— PAGE TEXT —
--- --- ---
# Are you a Dog or Cat person?



## Lmaze (Jun 7, 2015)

I grew up with cats and love them. I have recently rescued a dog and now love them! Cats are just way easier and I am not having to come home to take my puppy out.

BUT

In regards to AC:NL... Do you like the cats or the dogs?? The Cats are pretty darn cute!


----------



## uwuzumakii (Jun 7, 2015)

For me, in real life, I can't decide they are both just too adorable! But in the games, I'd have to go with cats.


----------



## ams (Jun 7, 2015)

My answer is the same in and out of the game...umm I'm guessing you can tell from my sig


----------



## Soda Fox (Jun 7, 2015)

I like both, in both real life and the game.  I'm more of a cat person.


----------



## Bon Bonne (Jun 7, 2015)

always cats...
I dunno, don't really love a lot of dog villagers. Butch and Mac, I had in City Folk... love both of them. but that's about it


----------



## AkatsukiYoshi (Jun 7, 2015)

I don't really like either of them in real life because I have horrible allergies towards animals. (especially cats and dogs) As for ACNL I do like both, but I think most of the cats look cool.


----------



## Liseli (Jun 7, 2015)

Since Lolly is an adorable kitten, I like the cats more.


----------



## Diabman (Jun 8, 2015)

I like both cats and dogs in person, but in regards to NL, I love the cats. Mitzi is my favorite villager (tied with Carmen, anyways), and Olivia is probably my second favorite.
--- --- ---
— ENTRIES PROVIDED —

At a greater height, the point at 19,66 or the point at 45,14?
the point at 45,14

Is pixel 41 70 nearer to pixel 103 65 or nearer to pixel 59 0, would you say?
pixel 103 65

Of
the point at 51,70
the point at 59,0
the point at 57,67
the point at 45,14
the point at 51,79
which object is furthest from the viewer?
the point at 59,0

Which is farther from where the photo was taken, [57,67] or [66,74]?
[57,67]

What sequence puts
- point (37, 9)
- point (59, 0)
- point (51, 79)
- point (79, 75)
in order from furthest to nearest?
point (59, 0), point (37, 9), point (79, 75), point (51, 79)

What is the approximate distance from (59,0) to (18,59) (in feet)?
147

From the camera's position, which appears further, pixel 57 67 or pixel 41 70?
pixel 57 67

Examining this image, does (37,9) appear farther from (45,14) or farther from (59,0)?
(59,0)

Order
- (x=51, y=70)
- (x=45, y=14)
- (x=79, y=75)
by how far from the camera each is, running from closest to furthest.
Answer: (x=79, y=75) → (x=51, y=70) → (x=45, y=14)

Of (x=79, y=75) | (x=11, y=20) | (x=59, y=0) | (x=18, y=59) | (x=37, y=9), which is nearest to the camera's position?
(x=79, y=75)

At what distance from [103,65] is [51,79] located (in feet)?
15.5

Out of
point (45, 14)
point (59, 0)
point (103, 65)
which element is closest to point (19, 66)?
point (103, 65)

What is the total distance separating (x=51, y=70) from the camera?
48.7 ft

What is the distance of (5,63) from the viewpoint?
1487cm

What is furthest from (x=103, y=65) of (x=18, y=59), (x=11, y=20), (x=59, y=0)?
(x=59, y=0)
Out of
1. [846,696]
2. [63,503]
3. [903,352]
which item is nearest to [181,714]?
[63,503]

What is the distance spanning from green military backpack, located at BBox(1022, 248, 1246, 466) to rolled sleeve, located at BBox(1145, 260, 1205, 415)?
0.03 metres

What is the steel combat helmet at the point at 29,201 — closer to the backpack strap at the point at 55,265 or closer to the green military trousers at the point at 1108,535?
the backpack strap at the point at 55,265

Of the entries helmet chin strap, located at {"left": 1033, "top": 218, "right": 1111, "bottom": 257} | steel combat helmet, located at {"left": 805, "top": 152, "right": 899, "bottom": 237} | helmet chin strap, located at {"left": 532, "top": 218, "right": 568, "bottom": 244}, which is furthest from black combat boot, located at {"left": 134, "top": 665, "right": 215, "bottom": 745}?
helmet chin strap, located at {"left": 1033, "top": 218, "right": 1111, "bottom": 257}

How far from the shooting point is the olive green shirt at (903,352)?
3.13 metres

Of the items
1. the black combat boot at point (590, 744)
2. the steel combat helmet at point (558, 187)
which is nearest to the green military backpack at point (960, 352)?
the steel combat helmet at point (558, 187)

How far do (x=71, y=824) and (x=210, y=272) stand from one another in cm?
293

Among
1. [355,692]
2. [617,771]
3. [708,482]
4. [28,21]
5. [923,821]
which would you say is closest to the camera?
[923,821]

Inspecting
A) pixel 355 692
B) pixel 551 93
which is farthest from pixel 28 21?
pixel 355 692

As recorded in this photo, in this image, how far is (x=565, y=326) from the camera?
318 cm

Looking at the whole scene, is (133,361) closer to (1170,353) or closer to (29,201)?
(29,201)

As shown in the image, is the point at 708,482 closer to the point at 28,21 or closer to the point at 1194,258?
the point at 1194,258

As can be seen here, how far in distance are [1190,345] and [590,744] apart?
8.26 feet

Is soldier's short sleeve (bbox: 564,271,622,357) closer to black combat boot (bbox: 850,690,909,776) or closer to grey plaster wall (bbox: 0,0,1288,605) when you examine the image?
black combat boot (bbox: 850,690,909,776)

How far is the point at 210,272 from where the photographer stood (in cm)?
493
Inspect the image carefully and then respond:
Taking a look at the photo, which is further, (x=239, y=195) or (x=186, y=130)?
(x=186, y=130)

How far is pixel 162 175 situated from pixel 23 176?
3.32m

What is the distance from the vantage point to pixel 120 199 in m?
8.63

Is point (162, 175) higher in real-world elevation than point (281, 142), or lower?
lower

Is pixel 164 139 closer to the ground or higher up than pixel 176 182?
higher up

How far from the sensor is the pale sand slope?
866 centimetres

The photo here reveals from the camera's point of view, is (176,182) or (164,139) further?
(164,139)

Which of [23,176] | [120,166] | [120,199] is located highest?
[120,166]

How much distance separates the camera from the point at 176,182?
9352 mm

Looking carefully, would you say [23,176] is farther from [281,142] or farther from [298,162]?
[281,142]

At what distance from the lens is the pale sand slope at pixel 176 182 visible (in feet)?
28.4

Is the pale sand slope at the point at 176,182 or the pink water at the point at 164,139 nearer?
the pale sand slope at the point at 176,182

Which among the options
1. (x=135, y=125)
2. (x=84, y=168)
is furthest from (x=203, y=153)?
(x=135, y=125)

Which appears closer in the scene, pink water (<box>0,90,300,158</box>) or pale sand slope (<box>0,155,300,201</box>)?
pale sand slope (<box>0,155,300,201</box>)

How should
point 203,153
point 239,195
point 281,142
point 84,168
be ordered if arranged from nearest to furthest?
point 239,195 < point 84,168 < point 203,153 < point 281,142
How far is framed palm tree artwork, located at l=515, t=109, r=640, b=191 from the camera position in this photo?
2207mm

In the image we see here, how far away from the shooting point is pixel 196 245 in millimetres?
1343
--- --- ---
— DIRECTIVES —
1) In the cat-or-dog thread, which two dog villagers did Bon Bonne have in City Folk?
2) List the usernames of everyone who posted in the cat-or-dog thread.
3) Return the passage of the cat-or-dog thread from "always cats..." to "cats look cool.".
None of the data is needed for what follows.

— COMPLETE ANSWERS —
1) Butch and Mac.

2) Lmaze, uwuzumakii, ams, Soda Fox, Bon Bonne, AkatsukiYoshi, Liseli, Diabman

3)
always cats...
I dunno, don't really love a lot of dog villagers. Butch and Mac, I had in City Folk... love both of them. but that's about it


----------



## AkatsukiYoshi (Jun 7, 2015)

I don't really like either of them in real life because I have horrible allergies towards animals. (especially cats and dogs) As for ACNL I do like both, but I think most of the cats look cool.